Consegna 1: Nel brano estratto, quanti bambini sono stati uccisi tra il 24 febbraio e il 10 agosto secondo i dati di Save the children?
Consegna 2: Ricopia senza cambiamenti il passo del brano estratto che va da "Al freddo, senza" fino a "profondi della sofferenza." incluso.

Brano estratto:

----

Al freddo, senza luce, con il rumore delle esplosioni sempre più vicine. Non tutte le famiglie possono scappare e sono i bambini a portare i segni più profondi della sofferenza.

Khrystyna, 8 anni, abita in una città dell’oblast di Kiev e sua madre Oksana racconta che i capelli della figlia hanno iniziato a diventare grigi per i traumi subiti dai bombardamenti. Tra il 24 febbraio e il 10 agosto, sono i dati di Save the children, almeno 942 bambini sono stati uccisi o feriti, una media di cinque al giorno, con 356 bimbi che hanno perso la vita e 586 feriti. Il 16% delle piccole vittime aveva meno di 5 anni. A novembre il numero di morti e feriti è salito a 1.170, ma secondo l’Onu è sottostimato.

Dana, 29 anni, e sua figlia Antonina, 2 anni, sono fuggite da Kharkiv a marzo, al culmine degli attacchi alla città, prima anche loro hanno cercato riparo in cantina. «Antonina sentiva le esplosioni e aveva paura, non riusciva a dormire. Quando la stessa cosa accade qui si spaventa e chiede: “È scoppiato qualcosa, mamma. Cosa è esploso?’”», è il racconto di Dana raccolto dall’organizzazione che tutela i diritti dell’infanzia e dell’adolescenza. «A una bambina di due anni non posso spiegare che c’è una guerra e che i suoi coetanei stanno morendo», riflette Dana. Così mente, la rassicura dicendo che i boati che sente sono tuoni. Questa tattica però non funziona con i nipoti più grandi, consapevoli di ciò che sta accadendo. «Fanno molte domande.

----

Sezione materiale:
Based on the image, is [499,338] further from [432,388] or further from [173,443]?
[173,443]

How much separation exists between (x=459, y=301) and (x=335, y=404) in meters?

----

Risposta completa 1: Sono stati uccisi 356 bambini.

Risposta completa 2:
Al freddo, senza luce, con il rumore delle esplosioni sempre più vicine. Non tutte le famiglie possono scappare e sono i bambini a portare i segni più profondi della sofferenza.